The curious case of the structural phase transition in SnSe insights from neutron total scattering

The thermoelectric properties of SnSe are attributed to a high-temperature phase transition, whose nature has not been resolved. Here the authors probe the transition at different length scales using neutron pair distribution function analysis and diffraction data, revealing a dynamic order-disorder nature, and shedding light on previous discrepancies. At elevated temperatures SnSe is reported to undergo a structural transition from the low symmetry orthorhombic GeS-type to a higher symmetry orthorhombic TlI-type. Although increasing symmetry should likewise increase lattice thermal conductivity, many experiments on single crystals and polycrystalline materials indicate that this is not the case. Here we present temperature dependent analysis of time-of-flight (TOF) neutron total scattering data in combination with theoretical modeling to probe the local to long-range evolution of the structure. We report that while SnSe is well characterized on average within the high symmetry space group above the transition, over length scales of a few unit cells SnSe remains better characterized in the low symmetry GeS-type space group.
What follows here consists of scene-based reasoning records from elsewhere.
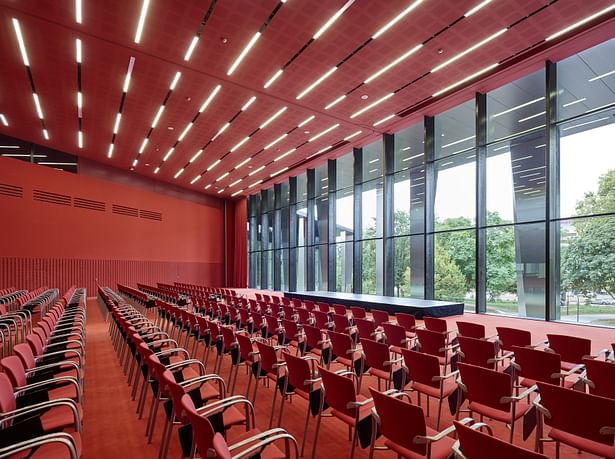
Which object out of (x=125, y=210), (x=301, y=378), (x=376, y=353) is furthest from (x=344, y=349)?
(x=125, y=210)

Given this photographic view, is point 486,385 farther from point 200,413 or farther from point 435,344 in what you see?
point 200,413

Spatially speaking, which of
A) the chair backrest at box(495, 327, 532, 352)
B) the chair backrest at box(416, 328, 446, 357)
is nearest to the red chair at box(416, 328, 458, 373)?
the chair backrest at box(416, 328, 446, 357)

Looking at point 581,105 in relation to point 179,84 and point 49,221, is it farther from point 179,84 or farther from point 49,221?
point 49,221

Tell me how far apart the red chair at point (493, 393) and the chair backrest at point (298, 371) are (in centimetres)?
122

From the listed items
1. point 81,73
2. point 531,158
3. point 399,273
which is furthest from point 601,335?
point 81,73

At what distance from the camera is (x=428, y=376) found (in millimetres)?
3279

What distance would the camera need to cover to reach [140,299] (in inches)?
414

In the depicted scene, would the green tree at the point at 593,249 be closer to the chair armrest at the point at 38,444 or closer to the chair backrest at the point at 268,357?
the chair backrest at the point at 268,357

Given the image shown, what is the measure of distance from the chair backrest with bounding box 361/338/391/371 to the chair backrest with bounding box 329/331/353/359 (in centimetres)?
28

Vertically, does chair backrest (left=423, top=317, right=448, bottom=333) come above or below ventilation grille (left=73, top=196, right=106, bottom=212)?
below

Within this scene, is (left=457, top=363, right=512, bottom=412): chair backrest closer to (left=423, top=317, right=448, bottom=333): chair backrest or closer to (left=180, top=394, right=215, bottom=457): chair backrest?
(left=180, top=394, right=215, bottom=457): chair backrest

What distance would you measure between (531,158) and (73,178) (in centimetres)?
1803

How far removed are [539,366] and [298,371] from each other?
2224 mm

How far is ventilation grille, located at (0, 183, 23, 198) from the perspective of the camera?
14.4 meters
Our finding from robust modeling provides further insight into the curious case of a dynamic order-disorder phase transition in SnSe, a model consistent with the soft-phonon picture of the high thermoelectric power above the phase transition.

Automated summary

The authors investigated the thermoelectric properties of SnSe and found that it undergoes a dynamic order-disorder phase transition, shedding light on previous discrepancies. They used neutron pair distribution function analysis and diffraction data to probe the transition at different length scales.